Supplied data:
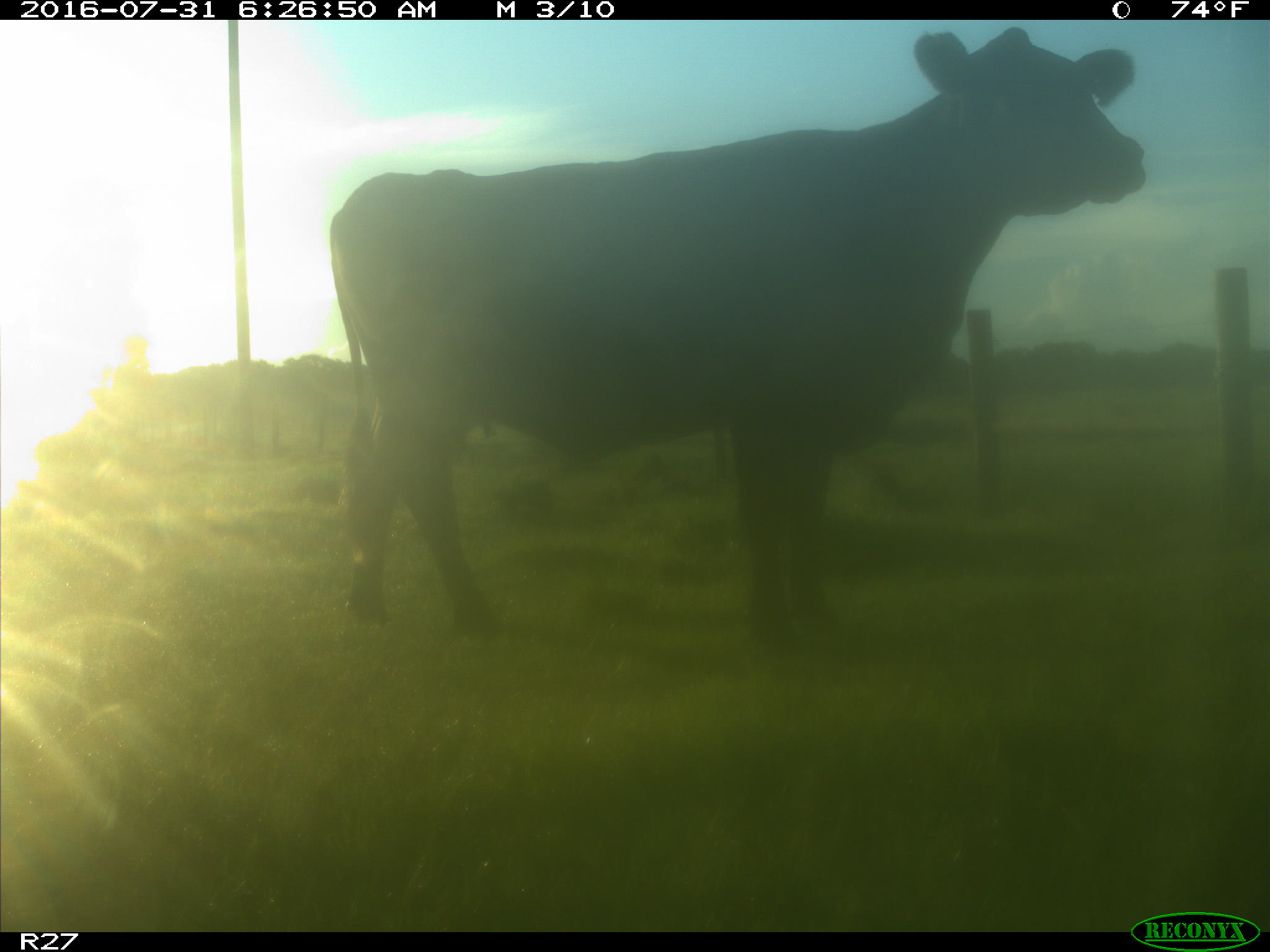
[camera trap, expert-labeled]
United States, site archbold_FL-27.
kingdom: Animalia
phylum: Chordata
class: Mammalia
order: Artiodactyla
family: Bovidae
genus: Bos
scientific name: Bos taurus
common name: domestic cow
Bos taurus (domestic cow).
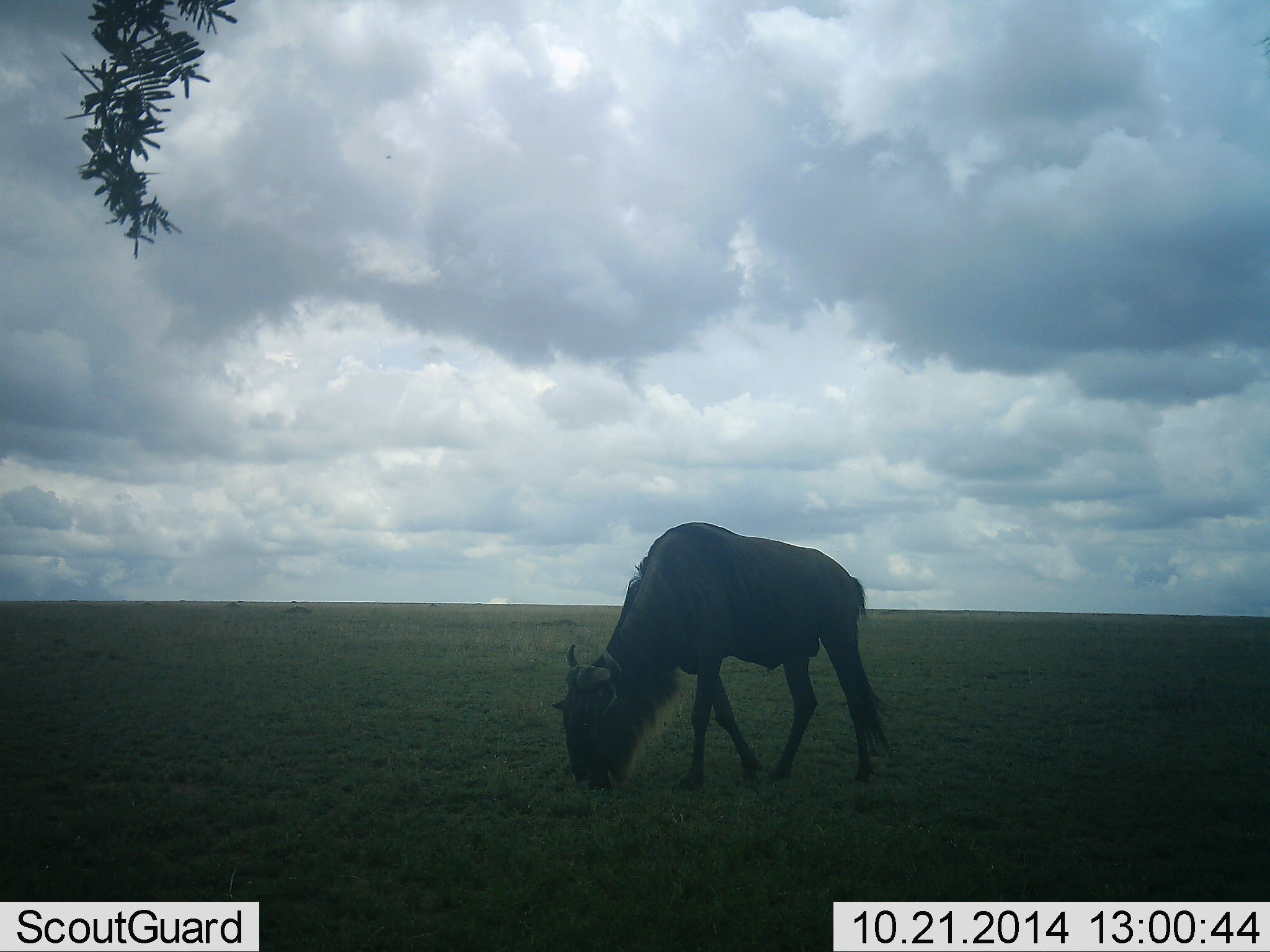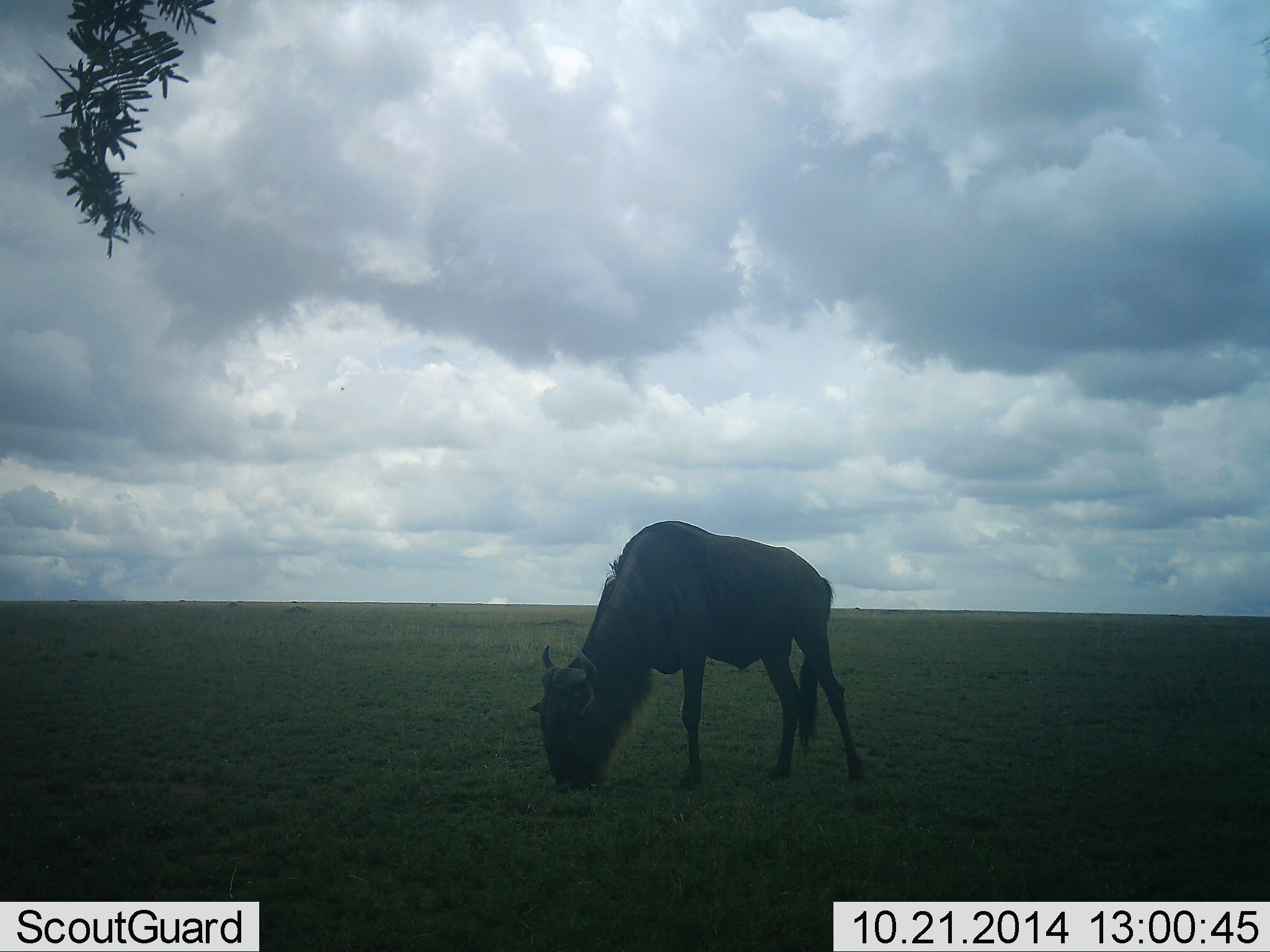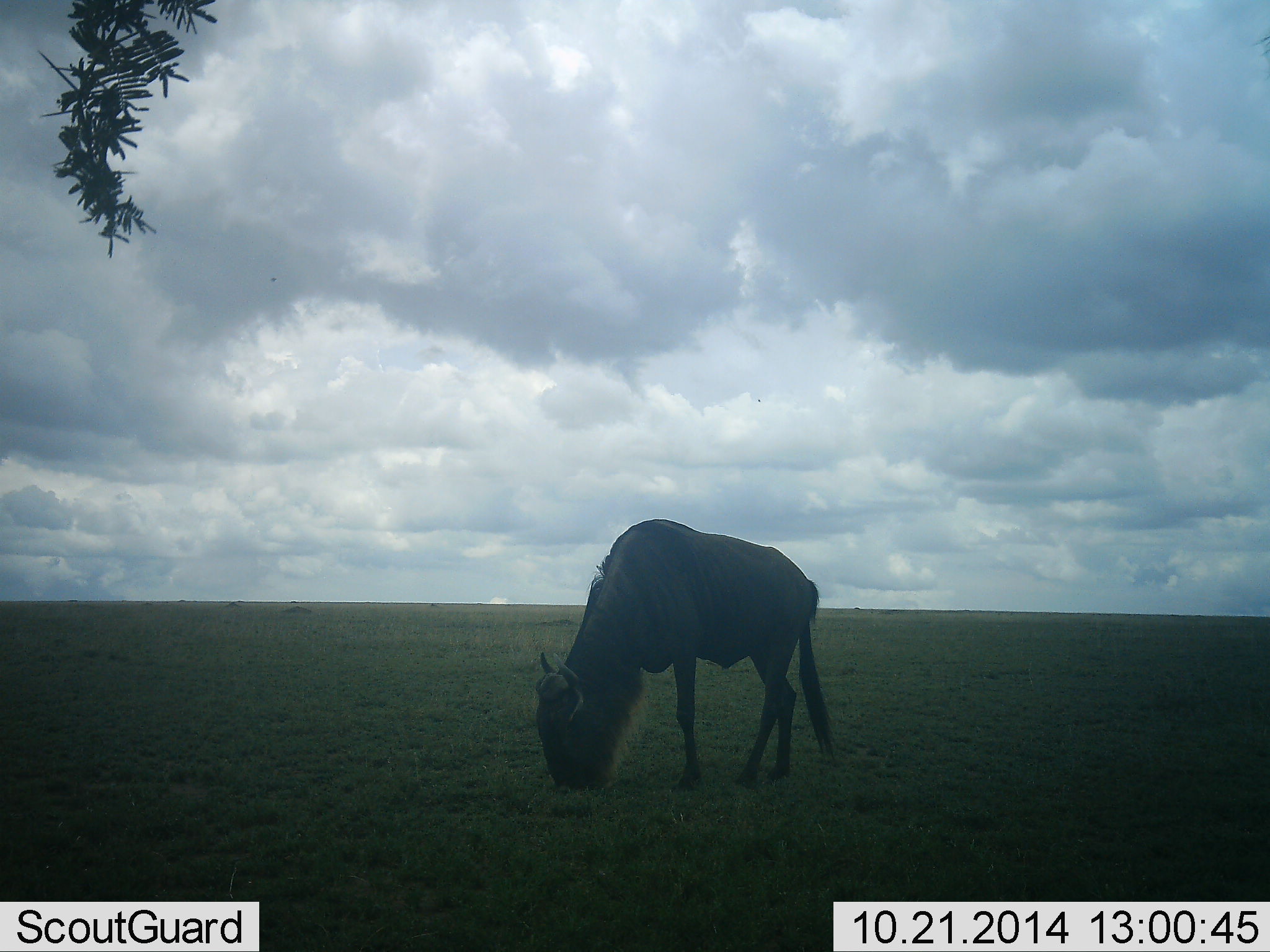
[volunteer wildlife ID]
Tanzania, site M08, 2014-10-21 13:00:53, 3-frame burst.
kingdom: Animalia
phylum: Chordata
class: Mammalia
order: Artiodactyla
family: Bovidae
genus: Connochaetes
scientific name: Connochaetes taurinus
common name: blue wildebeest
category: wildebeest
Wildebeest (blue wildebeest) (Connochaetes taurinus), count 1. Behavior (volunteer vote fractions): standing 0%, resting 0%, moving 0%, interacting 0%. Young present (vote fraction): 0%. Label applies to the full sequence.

Work to complete: Output the entries above verbatim, leaving out images.

Solved problem:
[camera trap, expert-labeled]
United States, site archbold_FL-27.
kingdom: Animalia
phylum: Chordata
class: Mammalia
order: Artiodactyla
family: Bovidae
genus: Bos
scientific name: Bos taurus
common name: domestic cow
Bos taurus (domestic cow).
[volunteer wildlife ID]
Tanzania, site M08, 2014-10-21 13:00:53, 3-frame burst.
kingdom: Animalia
phylum: Chordata
class: Mammalia
order: Artiodactyla
family: Bovidae
genus: Connochaetes
scientific name: Connochaetes taurinus
common name: blue wildebeest
category: wildebeest
Wildebeest (blue wildebeest) (Connochaetes taurinus), count 1. Behavior (volunteer vote fractions): standing 0%, resting 0%, moving 0%, interacting 0%. Young present (vote fraction): 0%. Label applies to the full sequence.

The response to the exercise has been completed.